Thomas H Green reviews Mika at Koko, London

 

The crowd who came to see Beirut-born pop star Mica Penniman were not your average gig-goers.

 

Beirut-born pop star Mika plays to the crowd

 

Well-heeled London trendies and screaming twentysomething women were the order of the day. The atmosphere was consequently somewhere between a moneyed boho soiree and a hen party. They would have raised the roof if he had merely come on, waved and disappeared.

 

Such are the privileges of being number one in both the singles and albums charts.

 

As it was, he sauntered on stage dressed in a glittery hoody to deafening applause and sang Relax, Take it Easy, a song that shares its chord structure with the Cutting Crew's bombastic 1980s epic (I Just) Died in Your Arms Tonight.

> [Dataset records]:
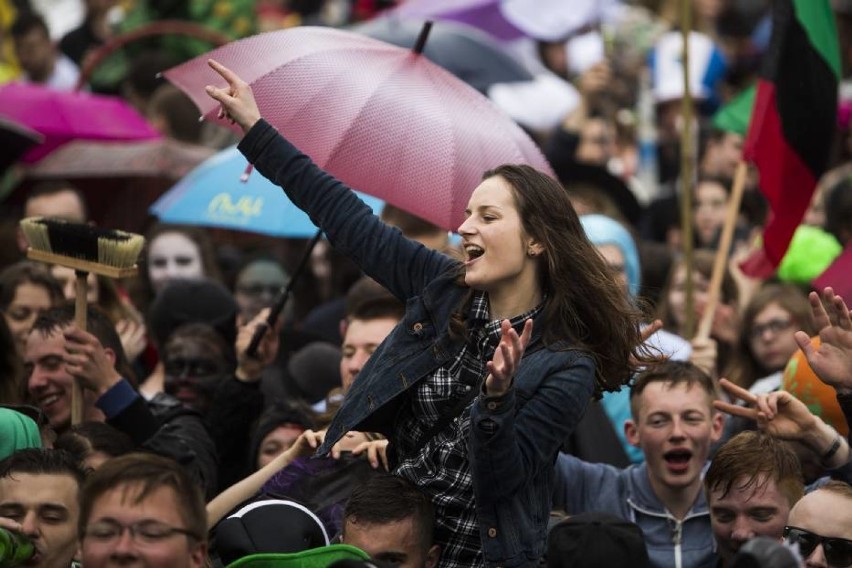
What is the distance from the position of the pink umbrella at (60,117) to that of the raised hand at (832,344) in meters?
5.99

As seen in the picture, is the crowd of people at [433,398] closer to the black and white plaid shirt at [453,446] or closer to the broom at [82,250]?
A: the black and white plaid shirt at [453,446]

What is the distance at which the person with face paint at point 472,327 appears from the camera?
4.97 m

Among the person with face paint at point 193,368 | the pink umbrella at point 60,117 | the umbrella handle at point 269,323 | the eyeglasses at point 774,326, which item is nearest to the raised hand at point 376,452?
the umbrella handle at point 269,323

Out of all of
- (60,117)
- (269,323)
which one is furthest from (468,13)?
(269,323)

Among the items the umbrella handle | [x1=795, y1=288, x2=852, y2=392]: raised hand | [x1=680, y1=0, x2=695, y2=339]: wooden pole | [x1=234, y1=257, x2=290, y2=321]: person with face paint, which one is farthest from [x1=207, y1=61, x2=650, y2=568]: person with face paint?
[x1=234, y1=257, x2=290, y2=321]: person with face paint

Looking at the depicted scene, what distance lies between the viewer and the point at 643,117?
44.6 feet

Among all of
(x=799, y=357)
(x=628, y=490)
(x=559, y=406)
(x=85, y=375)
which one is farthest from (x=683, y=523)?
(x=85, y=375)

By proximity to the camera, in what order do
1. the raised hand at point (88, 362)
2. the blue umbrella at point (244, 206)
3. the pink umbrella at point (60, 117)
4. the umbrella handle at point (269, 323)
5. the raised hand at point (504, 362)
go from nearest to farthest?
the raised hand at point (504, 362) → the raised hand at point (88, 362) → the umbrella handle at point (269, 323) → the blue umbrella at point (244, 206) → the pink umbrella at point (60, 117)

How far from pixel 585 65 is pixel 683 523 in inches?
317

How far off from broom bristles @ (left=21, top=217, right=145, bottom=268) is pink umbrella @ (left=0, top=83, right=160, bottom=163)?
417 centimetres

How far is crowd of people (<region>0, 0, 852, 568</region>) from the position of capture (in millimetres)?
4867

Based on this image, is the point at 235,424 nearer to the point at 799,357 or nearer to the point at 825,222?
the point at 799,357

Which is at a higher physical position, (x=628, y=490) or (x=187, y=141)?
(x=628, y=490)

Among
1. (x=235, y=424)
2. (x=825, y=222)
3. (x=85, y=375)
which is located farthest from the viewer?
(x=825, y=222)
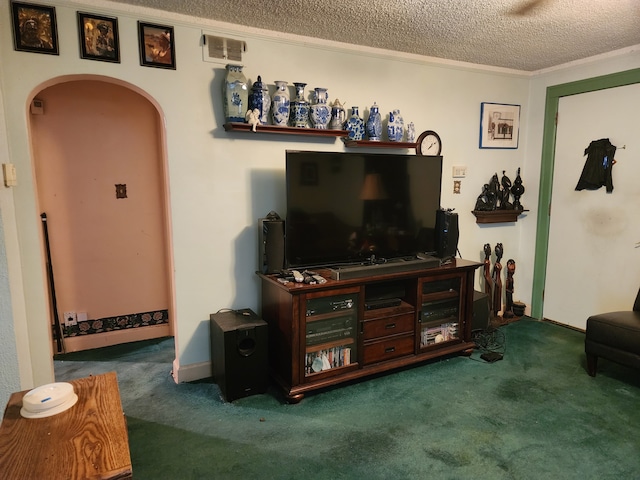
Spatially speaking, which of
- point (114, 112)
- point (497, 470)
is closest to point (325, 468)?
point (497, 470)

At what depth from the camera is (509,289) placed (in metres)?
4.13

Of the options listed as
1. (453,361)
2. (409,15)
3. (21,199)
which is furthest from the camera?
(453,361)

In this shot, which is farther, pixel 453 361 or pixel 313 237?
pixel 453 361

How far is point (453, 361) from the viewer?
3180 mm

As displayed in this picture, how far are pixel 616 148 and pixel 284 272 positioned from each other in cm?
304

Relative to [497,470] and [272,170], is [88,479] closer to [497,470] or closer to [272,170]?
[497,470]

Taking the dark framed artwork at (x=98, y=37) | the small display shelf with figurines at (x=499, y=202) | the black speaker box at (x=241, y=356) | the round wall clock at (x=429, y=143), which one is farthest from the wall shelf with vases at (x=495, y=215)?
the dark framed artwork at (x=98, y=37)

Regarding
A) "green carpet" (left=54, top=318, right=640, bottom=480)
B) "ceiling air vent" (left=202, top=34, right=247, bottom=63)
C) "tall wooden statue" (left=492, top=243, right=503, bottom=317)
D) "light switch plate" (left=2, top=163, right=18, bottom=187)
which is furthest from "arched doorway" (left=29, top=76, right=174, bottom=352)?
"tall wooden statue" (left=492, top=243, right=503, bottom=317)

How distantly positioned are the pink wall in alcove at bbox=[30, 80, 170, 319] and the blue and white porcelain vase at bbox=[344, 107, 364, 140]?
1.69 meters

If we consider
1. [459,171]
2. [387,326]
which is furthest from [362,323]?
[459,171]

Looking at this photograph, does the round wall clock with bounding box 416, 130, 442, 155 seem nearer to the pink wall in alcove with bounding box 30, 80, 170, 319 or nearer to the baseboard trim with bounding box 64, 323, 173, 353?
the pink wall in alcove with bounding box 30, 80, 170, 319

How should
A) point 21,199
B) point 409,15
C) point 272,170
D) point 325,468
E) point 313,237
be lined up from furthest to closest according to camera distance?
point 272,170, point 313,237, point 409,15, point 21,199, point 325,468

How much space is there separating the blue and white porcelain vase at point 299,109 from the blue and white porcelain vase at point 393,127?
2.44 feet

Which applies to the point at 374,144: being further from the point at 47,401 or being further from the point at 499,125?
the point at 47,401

==

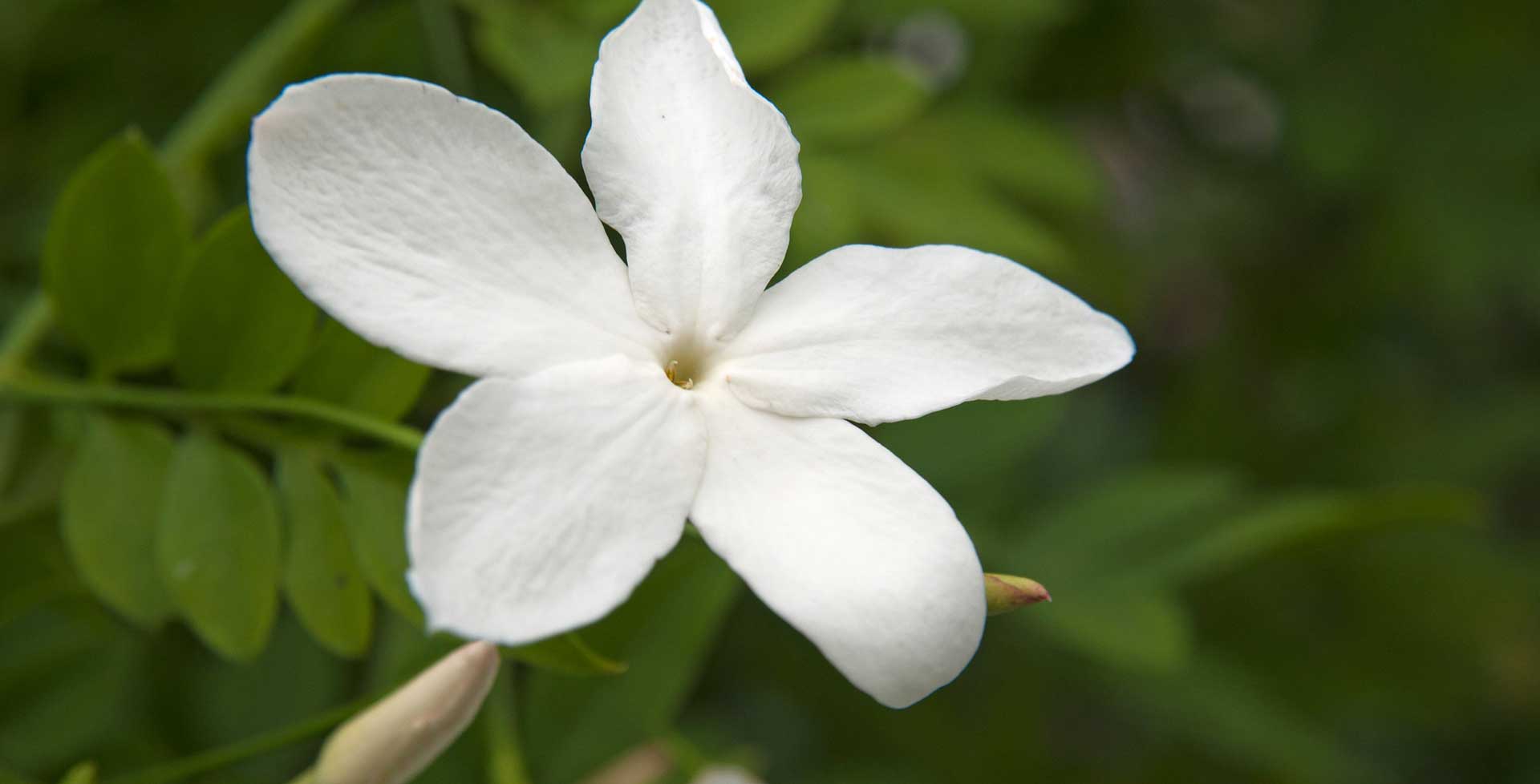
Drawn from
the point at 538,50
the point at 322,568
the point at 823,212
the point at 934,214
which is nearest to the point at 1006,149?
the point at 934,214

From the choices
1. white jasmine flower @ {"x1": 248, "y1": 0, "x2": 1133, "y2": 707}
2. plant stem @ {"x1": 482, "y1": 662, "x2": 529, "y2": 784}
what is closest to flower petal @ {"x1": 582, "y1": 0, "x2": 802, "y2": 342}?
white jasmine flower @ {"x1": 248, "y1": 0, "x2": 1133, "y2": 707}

> [WHAT TO DO]:
1. In the concert review, update the passage from "Well-heeled London trendies" to "Your Arms Tonight.", changing "hen party" to "bachelorette party".
2. Write the next part of the Mika concert review, picking up after its final sentence.
The data plays no part in this.

> [REPLIES]:
1.
Well-heeled London trendies and screaming twentysomething women were the order of the day. The atmosphere was consequently somewhere between a moneyed boho soiree and a bachelorette party. They would have raised the roof if he had merely come on, waved and disappeared.

 

Such are the privileges of being number one in both the singles and albums charts.

 

As it was, he sauntered on stage dressed in a glittery hoody to deafening applause and sang Relax, Take it Easy, a song that shares its chord structure with the Cutting Crew's bombastic 1980s epic (I Just) Died in Your Arms Tonight.

2.
While there is a popular perception that major label-backed indie rockers are somehow more "real", Mika has been subject to media sniping for his good-time pop. It is true, his schtick is beyond derivative - a combined pastiche of the Scissor Sisters and Queen - but he does have a host of deliciously crafted songs.

 

Recently recovered from flu, his falsetto was crystal-clear and, accompanied by a suitably photogenic band, including a glamorous female drummer, he dived straight into the cream of his album, Life in Cartoon Motion.

 

Big Girl (You Are Beautiful), an ode to voluptuousness, saw a pair of rounded cowgirls in basques join the throng on stage.

 

Billy Brown, a cheerful tale of homosexual love, was accompanied by a jaunty brass section, and for the album's hidden closer, the Radiohead-like ballad Over My Shoulder, the band left Mika to perform with just his keyboard and a cellist.

 

Naturally, the huge hit Grace Kelly closed the show but an armada of Las Vegas showmanship was saved for the encore, the postcard sauciness of Lollipop, wherein the venue erupted in an explosion of glittery ticker-tape and the stage filled with an array of dancers, including a gallivanting teddy bear.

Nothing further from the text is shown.